Hensley, who works for the U.S. Fish and Wildlife Service, confirmed that some of the bats were the rare Ozark big-eared variety.

The men were careful not to bother the colony.

Neither the tribe nor the federal agency will release the landowner’s name or reveal the exact location of the bats.

The bats can’t be bothered in the summer months, when they’re raising their young, Hensley said. If humans come around, the parent bats will abandon the pups.

They can’t be bothered while they’re hibernating during the winter, either.

If they awaken, the bats will begin burning the energy they’ve stored from a summer of insect-eating.
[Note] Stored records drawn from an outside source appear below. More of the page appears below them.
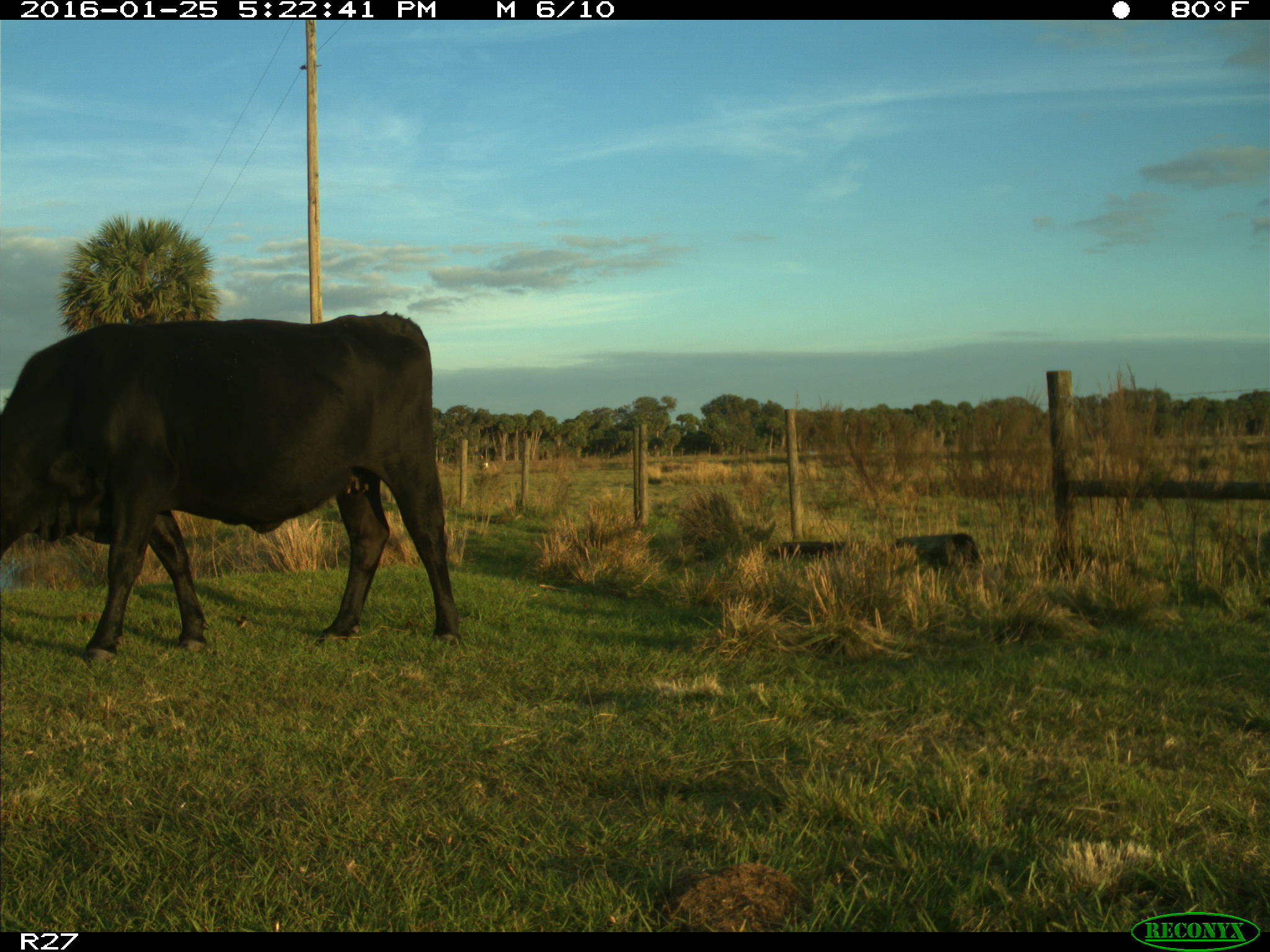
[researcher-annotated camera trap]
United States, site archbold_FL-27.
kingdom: Animalia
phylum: Chordata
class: Mammalia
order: Artiodactyla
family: Bovidae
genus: Bos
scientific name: Bos taurus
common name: domestic cow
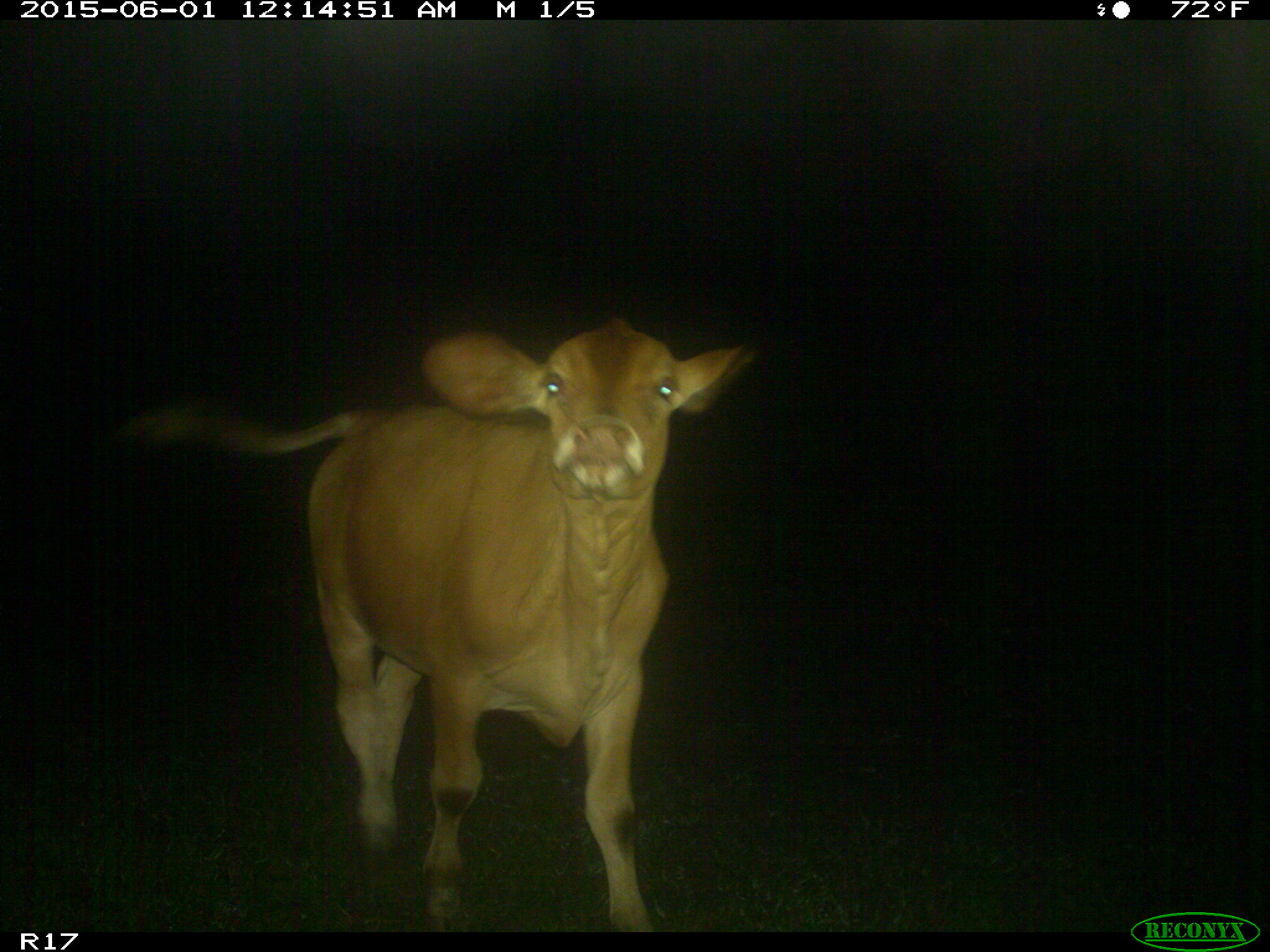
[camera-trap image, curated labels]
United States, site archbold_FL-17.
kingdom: Animalia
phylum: Chordata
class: Mammalia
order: Artiodactyla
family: Bovidae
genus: Bos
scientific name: Bos taurus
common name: domestic cow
Bos taurus (domestic cow).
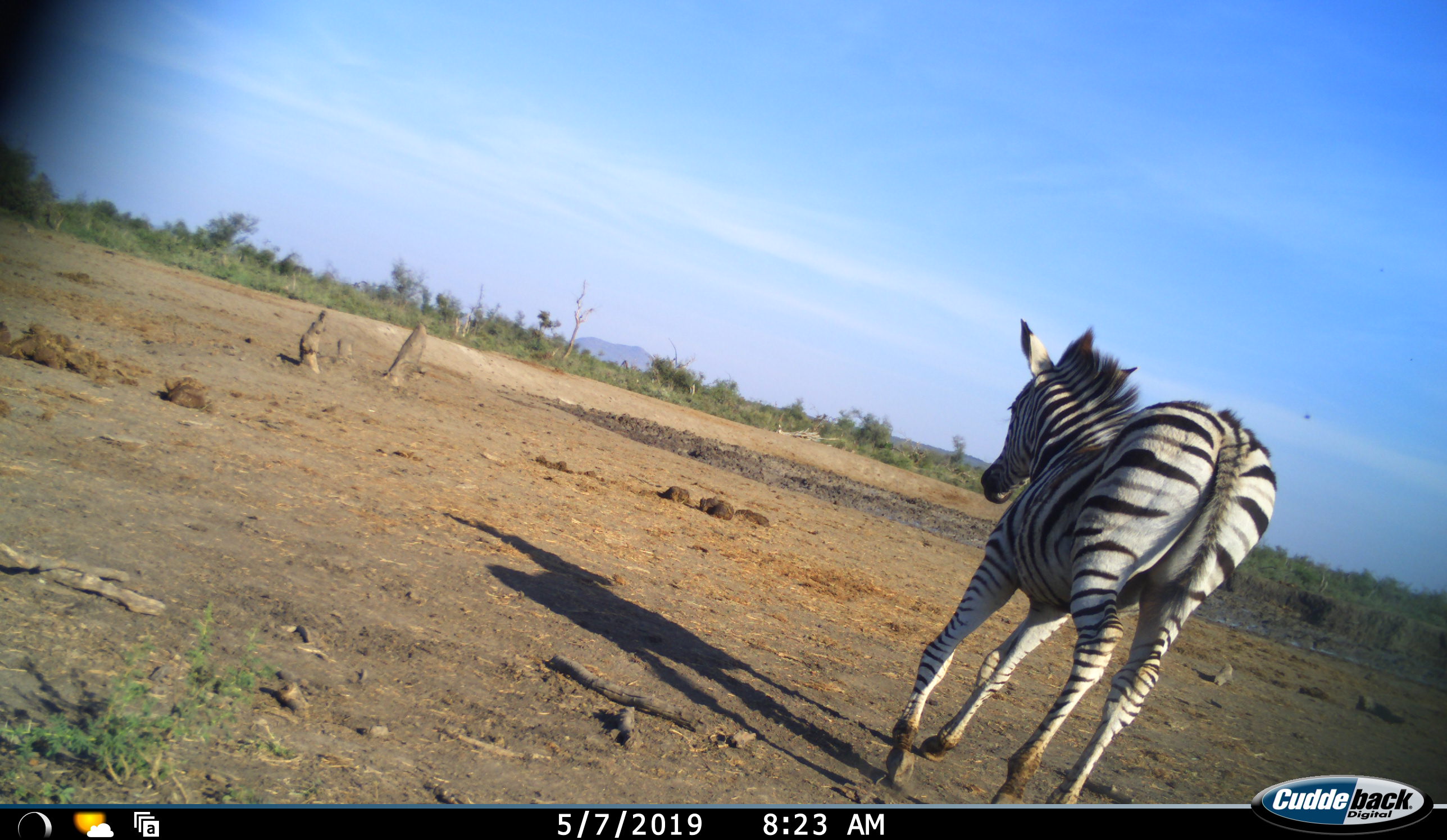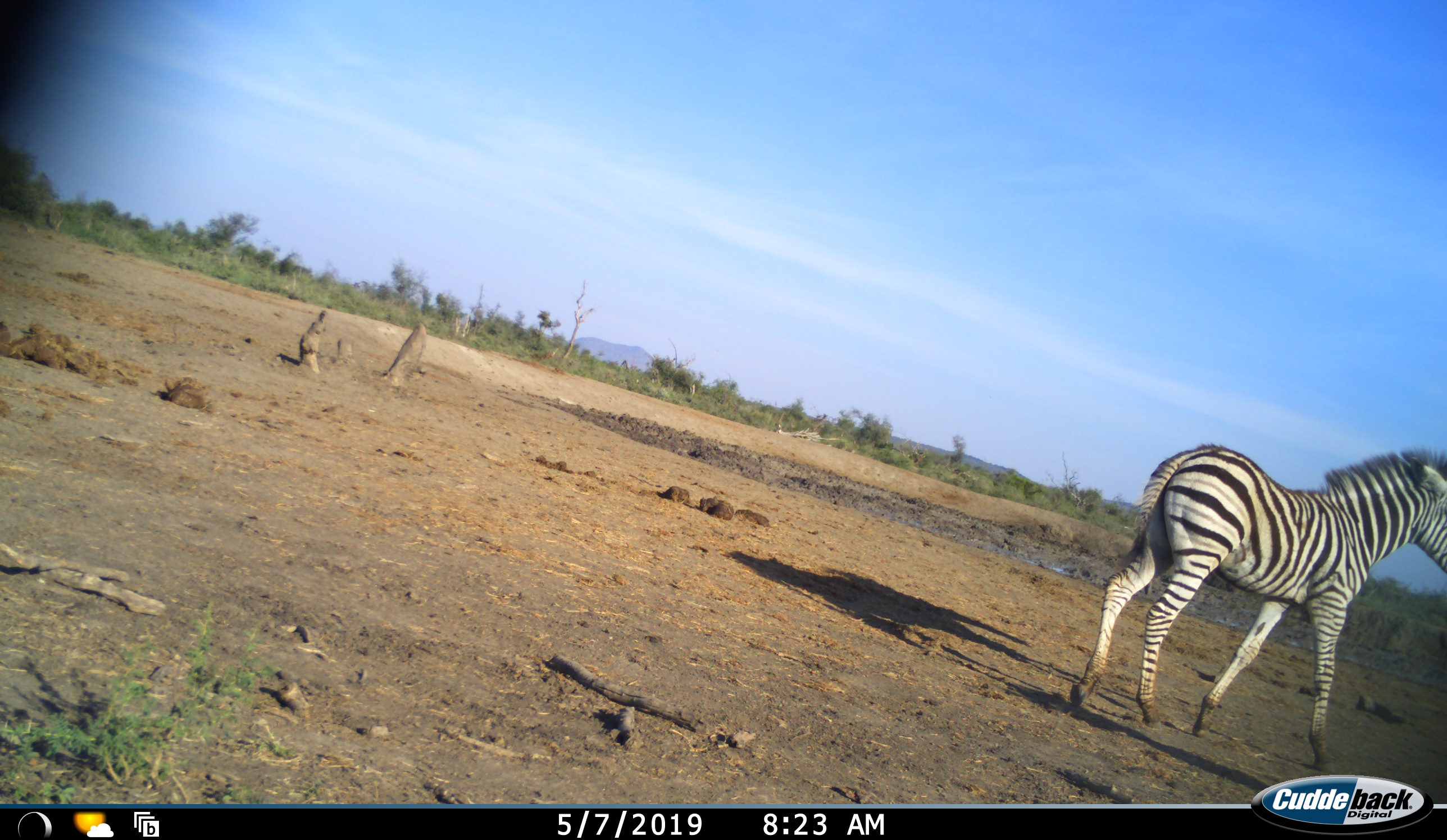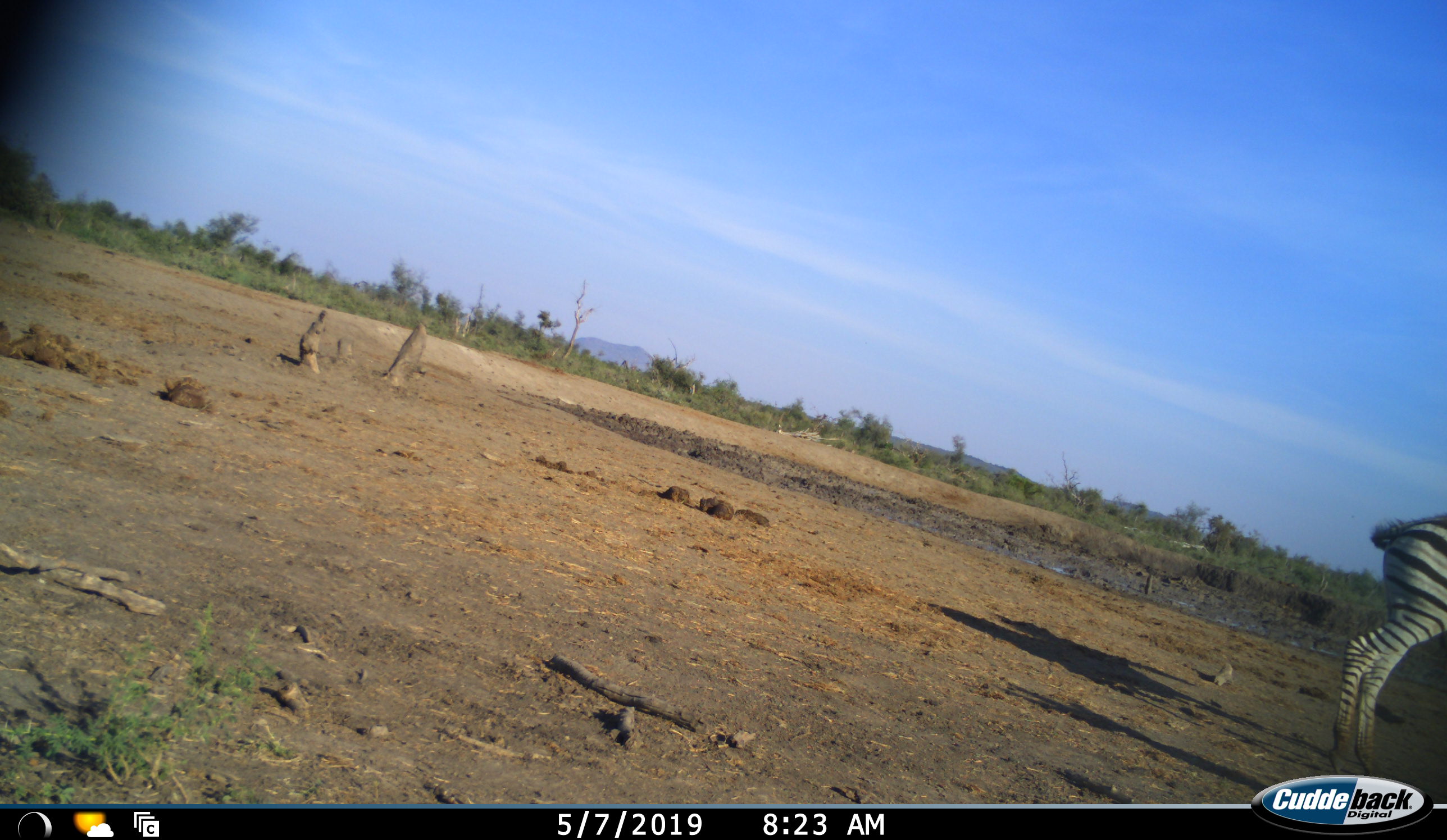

With no bugs to consume, they’ll starve before warm weather returns, Hensley said.

The landowner’s original plan to cut and sell his timber would be detrimental to the bats, so tribal and federal officers began searching for money to fund a conservation easement, which essentially would compensate the landowner for not cutting the trees and leaving the bats alone.

The Cherokee Nation came through with the money.

“Imagine yourself in these fiscal times saying, ‘I need x-number of dollars to save some bats,’” Gwin said. “That’s why I really say the Environmental Protection Commission of the tribe really stepped up.”

Although Gwin declined to give exact figures, he said the Cherokee Nation provided “several thousand dollars” to save the bats.